_REQUIREMENT 1_
In the SQL injection article, what response came back when the form was submitted with a quote in the email address?
_REQUIREMENT 2_
Carry on the SQL injection article from the point where it stops.

_DOCUMENT EXTRACT_
┌──

SQL Injection: Detailed concept with examples

Some days ago one of my junior who is a newbie programmer asked me for an interesting thing when I went their dorm. He said that he want to learn SQL Injection. Unfortunately or fortunately SQL injection is not for learning but we need to learn how to prevent SQL Injection as it is a PHP security topic.

SQL Injection” is subset of the “an unverified/unsanitized” user input vulnerability, and the idea is to convince the application to run SQL code that was not intended. If the application is creating SQL strings naively on the fly and then running them, it’s straightforward to create some real surprises.

There have been other papers on SQL injection, including some that are much more detailed, but this one shows the rationale of discovery as much as the process of exploitation.

Case Study:

The login page had a traditional username-and-password form, but also an email-me-mypassword link; the latter proved to be the downfall of the whole system.

When entering an email address, the system presumably looked in the user database for that email address, and mailed something to that address. Since my email address is not found, it wasn’t going to send me anything.

So the first test in any SQL-ish form is to enter a single quote as part of the data: the intention is to see if they construct an SQL string literally without sanitizing. When submitting the form with a quote in the email address, we get a 500 error (server failure), and this suggests that the “broken” input is actually being parsed literally. Bingo.

We speculate that the underlying SQL code looks something like this:

SELECT fieldlist

FROM table

WHERE field = ‘ $EMAIL ‘;

Here, $EMAIL is the address submitted on the form by the user, and the larger query provides the quotation marks that set it off as a literal string. We don’t know the specific names of the fields or table involved, but we do know their nature, and we’ll make some good guesses later.

└──

_INFORMATION PROVIDED_
┌──

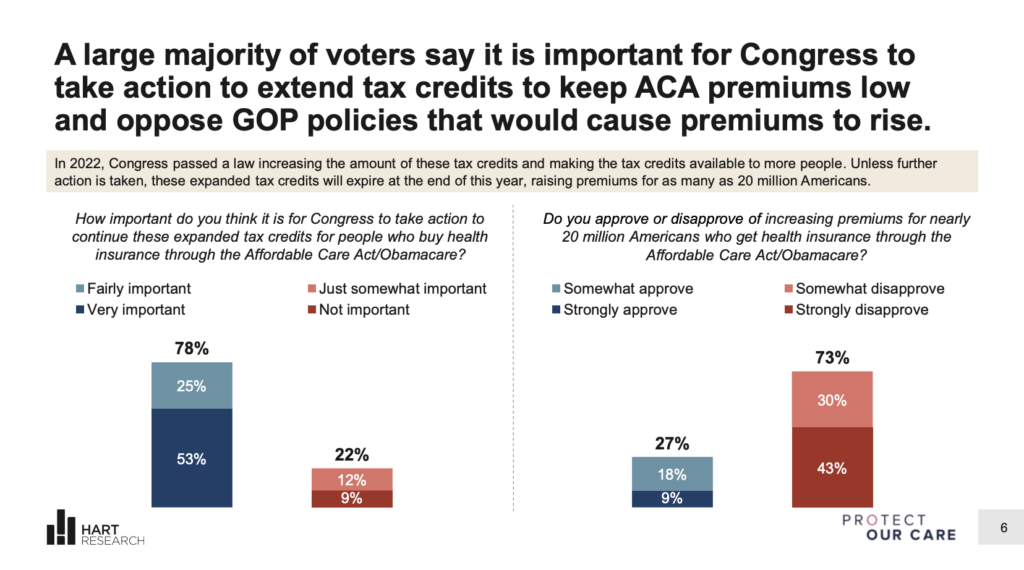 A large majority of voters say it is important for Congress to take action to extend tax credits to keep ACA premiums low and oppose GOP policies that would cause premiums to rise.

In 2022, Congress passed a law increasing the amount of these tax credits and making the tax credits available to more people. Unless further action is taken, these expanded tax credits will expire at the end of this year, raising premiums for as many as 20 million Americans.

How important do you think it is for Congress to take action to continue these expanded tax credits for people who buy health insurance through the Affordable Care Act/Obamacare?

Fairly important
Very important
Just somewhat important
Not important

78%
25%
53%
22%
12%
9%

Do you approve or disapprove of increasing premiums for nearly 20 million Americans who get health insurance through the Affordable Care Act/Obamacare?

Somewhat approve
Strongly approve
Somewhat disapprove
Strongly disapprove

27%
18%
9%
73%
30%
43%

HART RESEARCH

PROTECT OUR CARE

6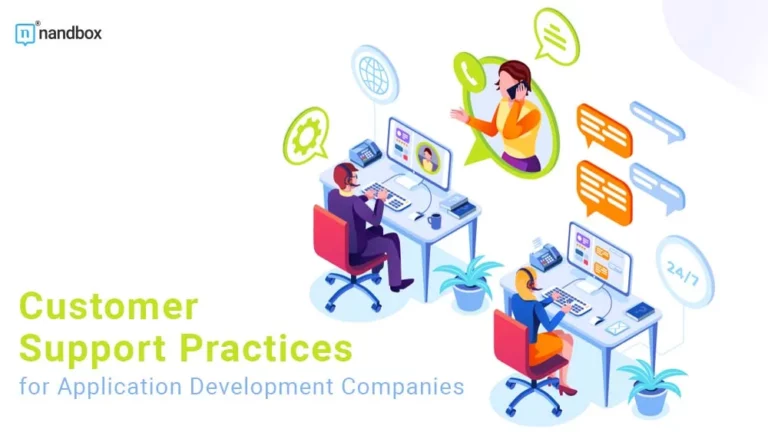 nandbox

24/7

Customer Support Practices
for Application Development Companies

└──

_YOUR RESPONSE 1_
A 500 error (server failure).

_YOUR RESPONSE 2_
When we enter bob@example.com’ – note the closing quote mark – this yields constructed SQL:

SELECT fieldlist

FROM table

WHERE field = ‘ bob@example.com’ ‘;

When this is executed, the SQL parser find the extra quote mark and aborts with a syntax error. How this manifests itself to the user depends on the application’s internal error-recovery procedures, but it’s usually different from “email address is unknown”. This error response is a dead giveaway that user input is not being sanitized properly and that the application is ripe for exploitation.

Since the data we’re filling in appears to be in the WHERE clause, let’s change the nature of that clause in an SQL legal way and see what happens. By entering anything’ OR ‘x’=’x , the resulting SQL is:

SELECT fieldlist

FROM table

WHERE field = ‘ anything’ OR ‘x’=’x ‘;

Because the application is not really thinking about the query – merely constructing a string – our use of quotes has turned a single-component WHERE clause into a two-component one, and the ‘x’=’x’ clause is guaranteed to be true no matter what the first clause is (there is a better approach for this “always true” part that we’ll touch on later).

But unlike the “real” query, which should return only a single item each time, this version will essentially return every item in the members database. The only way to find out what the application will do in this circumstance is to try it. Doing so, we were greeted with:


Your login information has been mailed to random.person@example.com.


Our best guess is that it’s the first record returned by the query, effectively an entry taken at random. This person really did get this forgotten-password link via email, which will probably come as surprise to him and may raise warning flags somewhere.

We now know that we’re able to manipulate the query to our own ends, though we still don’t know much about the parts of it we cannot see. But we have observed three different responses to our various inputs:

  • “Your login information has been mailed to email”
  • “We don’t recognize your email address”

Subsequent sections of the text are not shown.